Captioned web images =>
↓

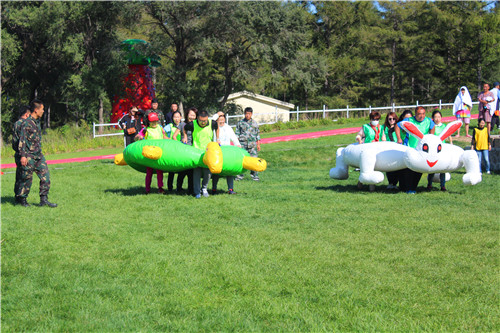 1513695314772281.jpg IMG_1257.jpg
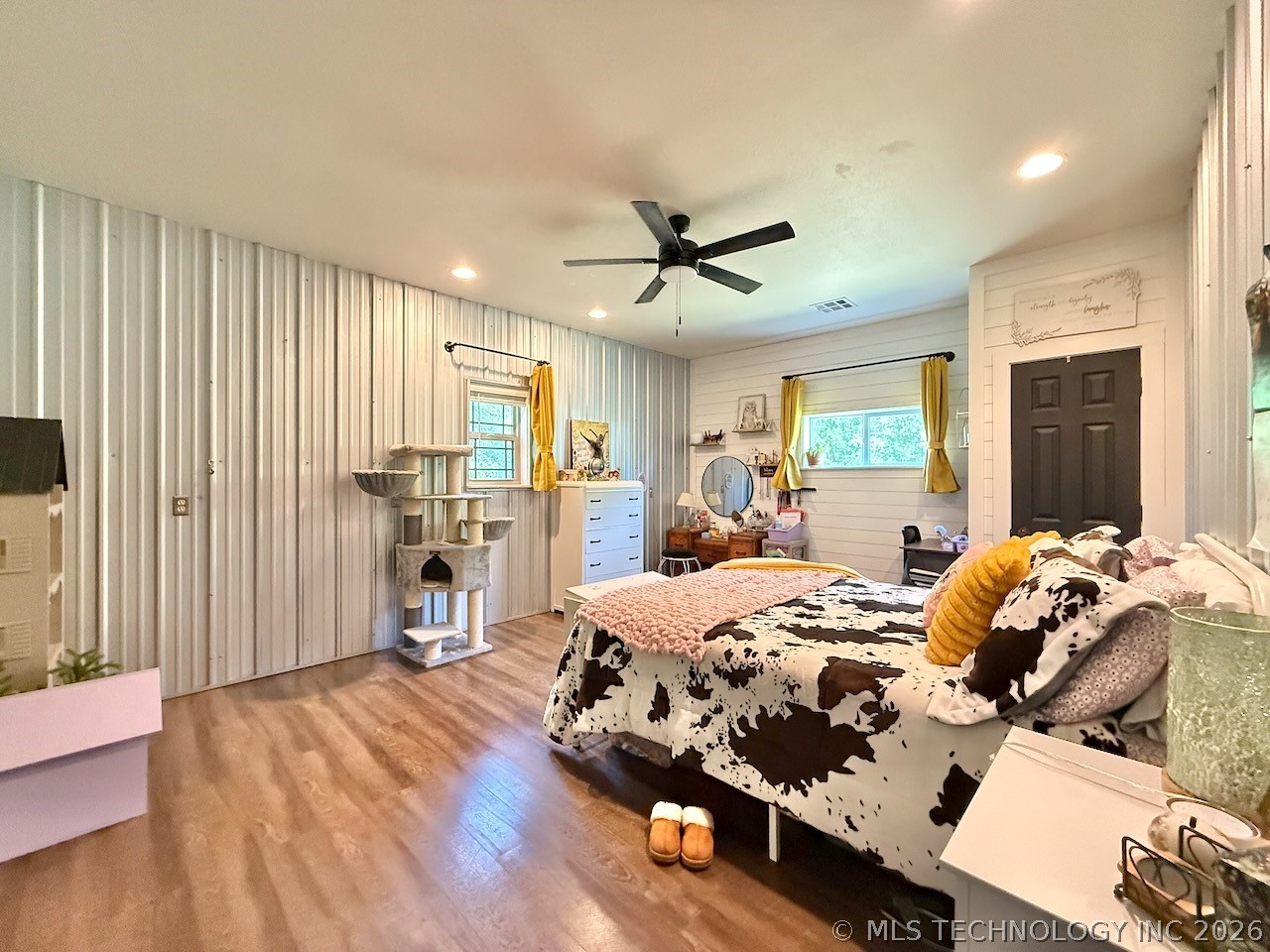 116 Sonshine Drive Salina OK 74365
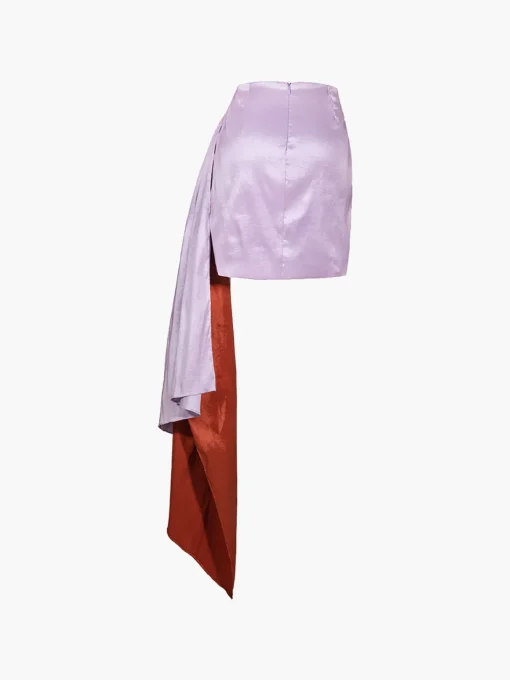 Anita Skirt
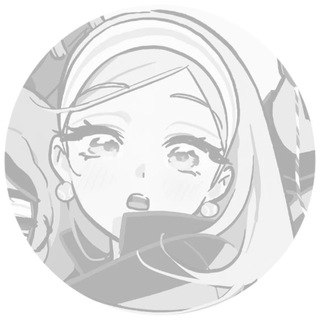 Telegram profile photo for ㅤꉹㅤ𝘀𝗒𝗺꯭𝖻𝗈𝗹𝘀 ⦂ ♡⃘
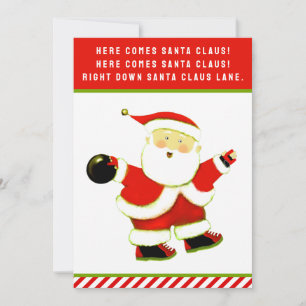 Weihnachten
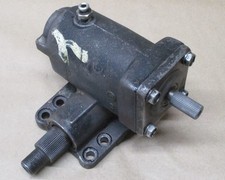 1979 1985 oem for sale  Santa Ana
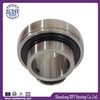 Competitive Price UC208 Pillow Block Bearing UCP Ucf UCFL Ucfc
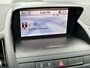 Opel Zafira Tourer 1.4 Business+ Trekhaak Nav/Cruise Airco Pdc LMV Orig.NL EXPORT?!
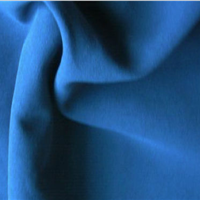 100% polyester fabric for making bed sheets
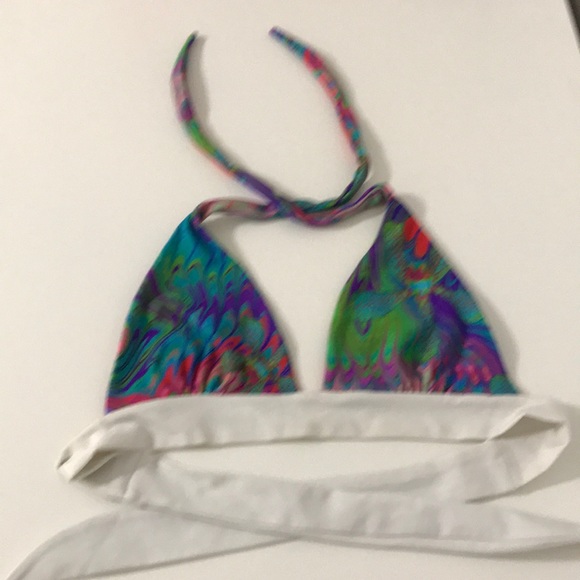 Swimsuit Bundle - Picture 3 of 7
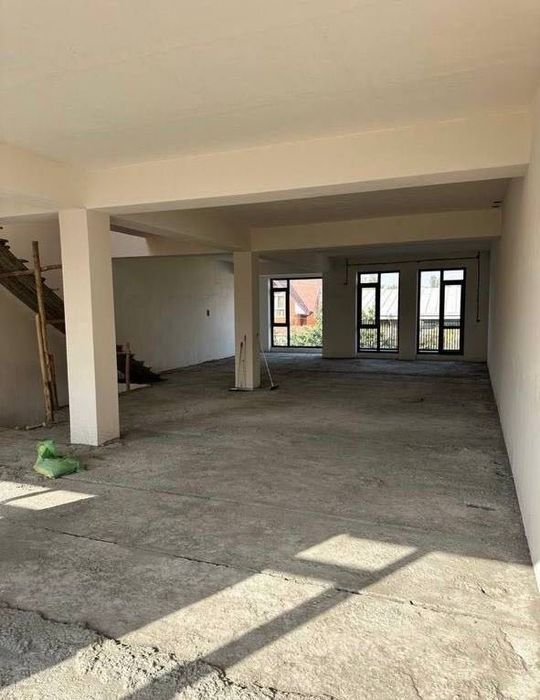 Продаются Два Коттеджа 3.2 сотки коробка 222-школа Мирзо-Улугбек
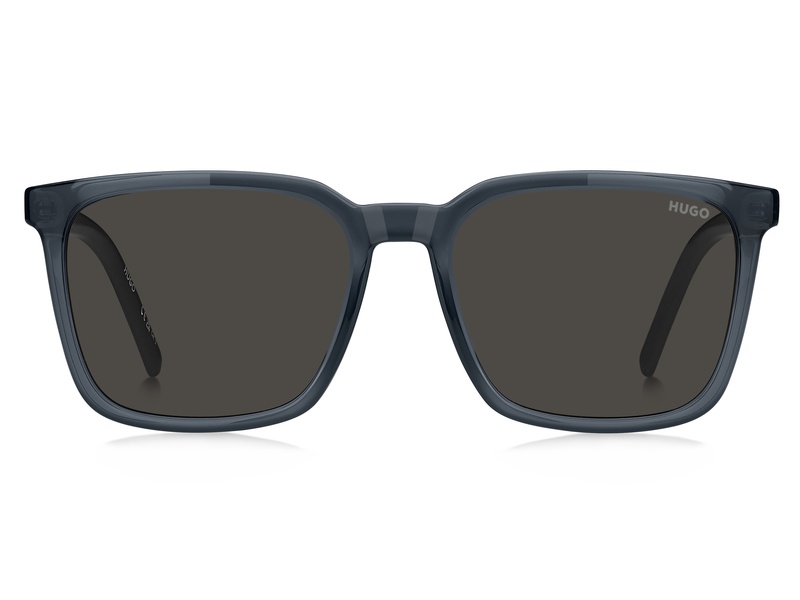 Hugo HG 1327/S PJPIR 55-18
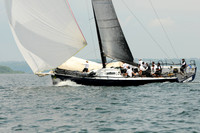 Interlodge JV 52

↑

Task item =>
Exactly the lines from the one holding "Swimsuit Bundle - Picture 3 of 7" to the last line of the records above should be duplicated, with no pictures among them.

Task solution =>
 Swimsuit Bundle - Picture 3 of 7
 Продаются Два Коттеджа 3.2 сотки коробка 222-школа Мирзо-Улугбек
 Hugo HG 1327/S PJPIR 55-18
 Interlodge JV 52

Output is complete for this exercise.